- Opening Delimiter -
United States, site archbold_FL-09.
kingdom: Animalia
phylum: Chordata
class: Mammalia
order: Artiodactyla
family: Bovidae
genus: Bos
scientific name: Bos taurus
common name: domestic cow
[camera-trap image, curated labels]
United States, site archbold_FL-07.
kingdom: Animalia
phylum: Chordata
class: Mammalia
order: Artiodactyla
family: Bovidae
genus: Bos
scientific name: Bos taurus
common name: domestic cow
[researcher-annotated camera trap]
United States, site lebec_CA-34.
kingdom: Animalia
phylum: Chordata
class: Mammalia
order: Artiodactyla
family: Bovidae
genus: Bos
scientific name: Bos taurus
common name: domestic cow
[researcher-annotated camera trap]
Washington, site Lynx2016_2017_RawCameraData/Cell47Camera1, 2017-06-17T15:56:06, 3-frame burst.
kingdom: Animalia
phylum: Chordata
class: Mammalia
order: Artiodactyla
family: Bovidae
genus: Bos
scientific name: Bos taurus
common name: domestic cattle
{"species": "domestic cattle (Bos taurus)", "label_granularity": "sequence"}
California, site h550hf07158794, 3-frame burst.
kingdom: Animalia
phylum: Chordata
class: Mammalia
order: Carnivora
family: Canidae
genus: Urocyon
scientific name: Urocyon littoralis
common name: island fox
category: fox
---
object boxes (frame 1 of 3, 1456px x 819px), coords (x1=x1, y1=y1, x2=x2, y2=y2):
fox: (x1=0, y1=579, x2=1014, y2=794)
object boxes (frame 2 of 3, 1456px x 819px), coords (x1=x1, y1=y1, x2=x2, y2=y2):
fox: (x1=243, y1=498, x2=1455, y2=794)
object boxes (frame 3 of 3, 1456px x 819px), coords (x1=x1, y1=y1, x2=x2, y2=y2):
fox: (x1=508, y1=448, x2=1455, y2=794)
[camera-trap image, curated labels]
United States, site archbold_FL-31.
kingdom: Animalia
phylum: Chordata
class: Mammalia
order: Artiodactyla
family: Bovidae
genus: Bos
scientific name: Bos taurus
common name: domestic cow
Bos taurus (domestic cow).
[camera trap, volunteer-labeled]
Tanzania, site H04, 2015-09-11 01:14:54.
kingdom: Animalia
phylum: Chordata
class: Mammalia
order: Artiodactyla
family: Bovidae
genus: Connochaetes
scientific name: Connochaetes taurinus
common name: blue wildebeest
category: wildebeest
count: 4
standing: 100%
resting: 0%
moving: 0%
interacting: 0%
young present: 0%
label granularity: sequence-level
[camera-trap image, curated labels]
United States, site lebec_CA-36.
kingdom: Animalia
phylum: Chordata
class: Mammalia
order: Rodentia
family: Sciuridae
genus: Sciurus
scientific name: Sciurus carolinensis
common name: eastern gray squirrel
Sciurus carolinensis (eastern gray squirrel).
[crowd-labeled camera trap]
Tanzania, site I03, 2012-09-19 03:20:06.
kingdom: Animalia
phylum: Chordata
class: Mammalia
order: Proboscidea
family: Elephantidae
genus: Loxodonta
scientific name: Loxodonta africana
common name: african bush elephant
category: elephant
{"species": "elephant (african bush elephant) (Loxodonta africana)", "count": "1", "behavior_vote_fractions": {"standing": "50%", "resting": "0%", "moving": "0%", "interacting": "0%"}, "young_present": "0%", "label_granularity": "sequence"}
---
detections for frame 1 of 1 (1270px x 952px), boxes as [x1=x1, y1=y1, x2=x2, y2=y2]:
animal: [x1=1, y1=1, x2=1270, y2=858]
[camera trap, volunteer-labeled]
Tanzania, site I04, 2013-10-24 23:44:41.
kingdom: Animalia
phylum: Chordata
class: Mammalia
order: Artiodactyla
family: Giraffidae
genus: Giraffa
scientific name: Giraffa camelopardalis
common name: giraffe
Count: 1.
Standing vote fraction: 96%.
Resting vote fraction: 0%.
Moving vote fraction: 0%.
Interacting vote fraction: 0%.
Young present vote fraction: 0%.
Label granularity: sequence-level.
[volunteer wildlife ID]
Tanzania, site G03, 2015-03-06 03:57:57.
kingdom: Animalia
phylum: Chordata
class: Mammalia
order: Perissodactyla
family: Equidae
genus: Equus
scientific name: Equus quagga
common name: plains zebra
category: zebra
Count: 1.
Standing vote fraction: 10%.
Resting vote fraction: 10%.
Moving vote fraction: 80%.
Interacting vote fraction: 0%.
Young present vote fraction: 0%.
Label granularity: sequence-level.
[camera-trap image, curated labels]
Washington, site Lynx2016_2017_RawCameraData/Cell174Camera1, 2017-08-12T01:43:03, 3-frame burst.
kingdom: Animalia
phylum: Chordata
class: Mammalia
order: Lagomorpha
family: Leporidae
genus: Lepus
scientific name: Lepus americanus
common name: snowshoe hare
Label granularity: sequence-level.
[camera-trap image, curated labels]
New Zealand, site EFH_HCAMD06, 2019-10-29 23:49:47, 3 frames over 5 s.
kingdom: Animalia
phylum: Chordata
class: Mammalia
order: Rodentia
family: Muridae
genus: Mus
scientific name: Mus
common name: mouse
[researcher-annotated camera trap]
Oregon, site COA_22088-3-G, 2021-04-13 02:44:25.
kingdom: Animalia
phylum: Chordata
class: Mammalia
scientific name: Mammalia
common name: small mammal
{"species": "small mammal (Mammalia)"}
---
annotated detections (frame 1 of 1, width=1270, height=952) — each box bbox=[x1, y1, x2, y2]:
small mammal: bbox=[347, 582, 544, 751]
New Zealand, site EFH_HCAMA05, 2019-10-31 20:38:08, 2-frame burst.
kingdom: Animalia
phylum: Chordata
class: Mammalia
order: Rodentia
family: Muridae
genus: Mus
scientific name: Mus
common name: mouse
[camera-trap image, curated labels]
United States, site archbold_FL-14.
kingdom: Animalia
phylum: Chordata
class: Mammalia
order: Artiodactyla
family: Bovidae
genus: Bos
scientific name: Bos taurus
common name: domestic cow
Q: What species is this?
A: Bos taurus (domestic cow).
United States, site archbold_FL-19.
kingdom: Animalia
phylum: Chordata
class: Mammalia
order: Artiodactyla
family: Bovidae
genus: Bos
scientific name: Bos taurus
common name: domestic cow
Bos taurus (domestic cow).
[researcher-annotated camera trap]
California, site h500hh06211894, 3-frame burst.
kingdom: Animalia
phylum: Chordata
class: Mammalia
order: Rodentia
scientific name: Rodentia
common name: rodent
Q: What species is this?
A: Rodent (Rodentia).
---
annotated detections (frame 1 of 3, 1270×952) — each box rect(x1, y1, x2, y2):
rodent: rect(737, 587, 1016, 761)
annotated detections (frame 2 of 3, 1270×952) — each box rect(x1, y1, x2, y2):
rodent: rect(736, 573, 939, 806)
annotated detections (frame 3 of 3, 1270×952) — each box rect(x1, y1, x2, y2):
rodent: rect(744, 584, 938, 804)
- Closing Delimiter -
* WORK INSTRUCTIONS: Give back the full listing above verbatim.

* TASK RESPONSE:
United States, site archbold_FL-09.
kingdom: Animalia
phylum: Chordata
class: Mammalia
order: Artiodactyla
family: Bovidae
genus: Bos
scientific name: Bos taurus
common name: domestic cow
[camera-trap image, curated labels]
United States, site archbold_FL-07.
kingdom: Animalia
phylum: Chordata
class: Mammalia
order: Artiodactyla
family: Bovidae
genus: Bos
scientific name: Bos taurus
common name: domestic cow
[researcher-annotated camera trap]
United States, site lebec_CA-34.
kingdom: Animalia
phylum: Chordata
class: Mammalia
order: Artiodactyla
family: Bovidae
genus: Bos
scientific name: Bos taurus
common name: domestic cow
[researcher-annotated camera trap]
Washington, site Lynx2016_2017_RawCameraData/Cell47Camera1, 2017-06-17T15:56:06, 3-frame burst.
kingdom: Animalia
phylum: Chordata
class: Mammalia
order: Artiodactyla
family: Bovidae
genus: Bos
scientific name: Bos taurus
common name: domestic cattle
{"species": "domestic cattle (Bos taurus)", "label_granularity": "sequence"}
California, site h550hf07158794, 3-frame burst.
kingdom: Animalia
phylum: Chordata
class: Mammalia
order: Carnivora
family: Canidae
genus: Urocyon
scientific name: Urocyon littoralis
common name: island fox
category: fox
---
object boxes (frame 1 of 3, 1456px x 819px), coords (x1=x1, y1=y1, x2=x2, y2=y2):
fox: (x1=0, y1=579, x2=1014, y2=794)
object boxes (frame 2 of 3, 1456px x 819px), coords (x1=x1, y1=y1, x2=x2, y2=y2):
fox: (x1=243, y1=498, x2=1455, y2=794)
object boxes (frame 3 of 3, 1456px x 819px), coords (x1=x1, y1=y1, x2=x2, y2=y2):
fox: (x1=508, y1=448, x2=1455, y2=794)
[camera-trap image, curated labels]
United States, site archbold_FL-31.
kingdom: Animalia
phylum: Chordata
class: Mammalia
order: Artiodactyla
family: Bovidae
genus: Bos
scientific name: Bos taurus
common name: domestic cow
Bos taurus (domestic cow).
[camera trap, volunteer-labeled]
Tanzania, site H04, 2015-09-11 01:14:54.
kingdom: Animalia
phylum: Chordata
class: Mammalia
order: Artiodactyla
family: Bovidae
genus: Connochaetes
scientific name: Connochaetes taurinus
common name: blue wildebeest
category: wildebeest
count: 4
standing: 100%
resting: 0%
moving: 0%
interacting: 0%
young present: 0%
label granularity: sequence-level
[camera-trap image, curated labels]
United States, site lebec_CA-36.
kingdom: Animalia
phylum: Chordata
class: Mammalia
order: Rodentia
family: Sciuridae
genus: Sciurus
scientific name: Sciurus carolinensis
common name: eastern gray squirrel
Sciurus carolinensis (eastern gray squirrel).
[crowd-labeled camera trap]
Tanzania, site I03, 2012-09-19 03:20:06.
kingdom: Animalia
phylum: Chordata
class: Mammalia
order: Proboscidea
family: Elephantidae
genus: Loxodonta
scientific name: Loxodonta africana
common name: african bush elephant
category: elephant
{"species": "elephant (african bush elephant) (Loxodonta africana)", "count": "1", "behavior_vote_fractions": {"standing": "50%", "resting": "0%", "moving": "0%", "interacting": "0%"}, "young_present": "0%", "label_granularity": "sequence"}
---
detections for frame 1 of 1 (1270px x 952px), boxes as [x1=x1, y1=y1, x2=x2, y2=y2]:
animal: [x1=1, y1=1, x2=1270, y2=858]
[camera trap, volunteer-labeled]
Tanzania, site I04, 2013-10-24 23:44:41.
kingdom: Animalia
phylum: Chordata
class: Mammalia
order: Artiodactyla
family: Giraffidae
genus: Giraffa
scientific name: Giraffa camelopardalis
common name: giraffe
Count: 1.
Standing vote fraction: 96%.
Resting vote fraction: 0%.
Moving vote fraction: 0%.
Interacting vote fraction: 0%.
Young present vote fraction: 0%.
Label granularity: sequence-level.
[volunteer wildlife ID]
Tanzania, site G03, 2015-03-06 03:57:57.
kingdom: Animalia
phylum: Chordata
class: Mammalia
order: Perissodactyla
family: Equidae
genus: Equus
scientific name: Equus quagga
common name: plains zebra
category: zebra
Count: 1.
Standing vote fraction: 10%.
Resting vote fraction: 10%.
Moving vote fraction: 80%.
Interacting vote fraction: 0%.
Young present vote fraction: 0%.
Label granularity: sequence-level.
[camera-trap image, curated labels]
Washington, site Lynx2016_2017_RawCameraData/Cell174Camera1, 2017-08-12T01:43:03, 3-frame burst.
kingdom: Animalia
phylum: Chordata
class: Mammalia
order: Lagomorpha
family: Leporidae
genus: Lepus
scientific name: Lepus americanus
common name: snowshoe hare
Label granularity: sequence-level.
[camera-trap image, curated labels]
New Zealand, site EFH_HCAMD06, 2019-10-29 23:49:47, 3 frames over 5 s.
kingdom: Animalia
phylum: Chordata
class: Mammalia
order: Rodentia
family: Muridae
genus: Mus
scientific name: Mus
common name: mouse
[researcher-annotated camera trap]
Oregon, site COA_22088-3-G, 2021-04-13 02:44:25.
kingdom: Animalia
phylum: Chordata
class: Mammalia
scientific name: Mammalia
common name: small mammal
{"species": "small mammal (Mammalia)"}
---
annotated detections (frame 1 of 1, width=1270, height=952) — each box bbox=[x1, y1, x2, y2]:
small mammal: bbox=[347, 582, 544, 751]
New Zealand, site EFH_HCAMA05, 2019-10-31 20:38:08, 2-frame burst.
kingdom: Animalia
phylum: Chordata
class: Mammalia
order: Rodentia
family: Muridae
genus: Mus
scientific name: Mus
common name: mouse
[camera-trap image, curated labels]
United States, site archbold_FL-14.
kingdom: Animalia
phylum: Chordata
class: Mammalia
order: Artiodactyla
family: Bovidae
genus: Bos
scientific name: Bos taurus
common name: domestic cow
Q: What species is this?
A: Bos taurus (domestic cow).
United States, site archbold_FL-19.
kingdom: Animalia
phylum: Chordata
class: Mammalia
order: Artiodactyla
family: Bovidae
genus: Bos
scientific name: Bos taurus
common name: domestic cow
Bos taurus (domestic cow).
[researcher-annotated camera trap]
California, site h500hh06211894, 3-frame burst.
kingdom: Animalia
phylum: Chordata
class: Mammalia
order: Rodentia
scientific name: Rodentia
common name: rodent
Q: What species is this?
A: Rodent (Rodentia).
---
annotated detections (frame 1 of 3, 1270×952) — each box rect(x1, y1, x2, y2):
rodent: rect(737, 587, 1016, 761)
annotated detections (frame 2 of 3, 1270×952) — each box rect(x1, y1, x2, y2):
rodent: rect(736, 573, 939, 806)
annotated detections (frame 3 of 3, 1270×952) — each box rect(x1, y1, x2, y2):
rodent: rect(744, 584, 938, 804)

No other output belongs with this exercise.